Trotz eigener Niederlage: Krefelder Sensation hält Straubing im Playoff-Rennen

16.04.2021 | Stand 16.04.2021, 22:17 Uhr

−Symbolbild: Bernd Thissen/dpa

Niederlage im letzten Vorrundenheimspiel der Deutschen Eishockey Liga (DEL):

Einen Ticker vom Spiel finden Sie am Ende des Artikels.

Die Straubing Tigers mussten sich am Freitagabend in einem lange ausgeglichenen Spiel gegen die Wolfsburg Grizzlys geschlagen geben. Die Gäste entführten die Punkte nach ihrem 4:2-Sieg, den sie mit zwei Treffern im Schlussabschnitt herausschossen. Die Hoffnungen auf den Viertelfinal-Einzug der Tigers sind aber nicht begraben, weil Nord-Schlusslicht Krefeld nach 14 Niederlagen in Serie völlig überraschend in Schwenningen gewann (6:5 n.V.).

Der niederbayerische DEL-Klub muss somit am Sonntag in Wolfsburg (Bully 14.30 Uhr) genauso viele Punkte holen wie die Schwenninger Wild Wings in ihrem Vorrundenfinale gegen Köln. Das heißt auch: Ein Sieg der Tigers in Wolfsburg, das praktisch für die Playoffs qualifiziert ist – das Viertelfinale gegen Süd-Gruppensieger Mannheim wäre perfekt.

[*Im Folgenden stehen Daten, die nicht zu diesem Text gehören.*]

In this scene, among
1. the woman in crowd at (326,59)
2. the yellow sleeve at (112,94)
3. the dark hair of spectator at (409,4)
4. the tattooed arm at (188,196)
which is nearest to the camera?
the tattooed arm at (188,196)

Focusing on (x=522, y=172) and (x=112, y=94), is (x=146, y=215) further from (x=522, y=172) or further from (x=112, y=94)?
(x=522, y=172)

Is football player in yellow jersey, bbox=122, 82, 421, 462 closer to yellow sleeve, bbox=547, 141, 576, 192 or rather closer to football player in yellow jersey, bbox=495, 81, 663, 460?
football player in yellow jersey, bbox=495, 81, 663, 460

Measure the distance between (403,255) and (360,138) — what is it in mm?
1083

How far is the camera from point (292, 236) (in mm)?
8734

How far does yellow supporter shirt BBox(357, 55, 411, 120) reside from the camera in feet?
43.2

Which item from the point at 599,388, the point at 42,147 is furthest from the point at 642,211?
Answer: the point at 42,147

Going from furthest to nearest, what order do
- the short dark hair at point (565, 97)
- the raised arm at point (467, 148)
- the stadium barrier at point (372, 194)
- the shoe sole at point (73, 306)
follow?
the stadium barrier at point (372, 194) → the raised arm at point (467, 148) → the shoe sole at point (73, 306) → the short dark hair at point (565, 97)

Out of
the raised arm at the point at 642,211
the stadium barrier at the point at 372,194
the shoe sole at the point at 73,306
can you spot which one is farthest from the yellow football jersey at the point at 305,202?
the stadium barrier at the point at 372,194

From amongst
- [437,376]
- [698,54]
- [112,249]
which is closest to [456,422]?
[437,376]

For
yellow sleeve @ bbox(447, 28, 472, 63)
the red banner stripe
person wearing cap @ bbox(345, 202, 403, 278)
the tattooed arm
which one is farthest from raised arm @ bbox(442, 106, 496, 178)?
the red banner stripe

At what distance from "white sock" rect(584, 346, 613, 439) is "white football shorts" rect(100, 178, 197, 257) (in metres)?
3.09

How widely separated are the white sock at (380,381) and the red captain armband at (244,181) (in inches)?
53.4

Tigers starteten jeweils besser

Am Freitagabend hatten sich die Straubinger und ihre Gäste überwiegend neutralisiert. Die Tigers starteten jeweils besser und erzielten durch Topscorer Andreas Eder (7., im Powerplay nach Videobeweis) und Marcel Brandt (30.) zwei Mal den Führungstreffer, die die Gäste aus der VW-Stadt allerdings durch Anthony Rech in Überzahl (11.) und eine schöne Einzelaktion von Sebastian Furchner (35.) schnell egalisierten.

In ihrem eigentlichen Parade-Drittel, den letzten 20 Minuten, konnten sich die Gastgeber nicht mehr entscheidend durchsetzen und kassierten den zweiten Treffer von Rech (52.) sowie ein empty-net-goal von Spencer Machacek (60.). Damit holten die Tigers zum vierten Mal aus den letzten fünf Heimspielen keinen Sieg. Allerdings können sie mit einem Kraftakt auswärts am Sonntag trotzdem noch ins Viertelfinale einziehen – Krefeld sei dank.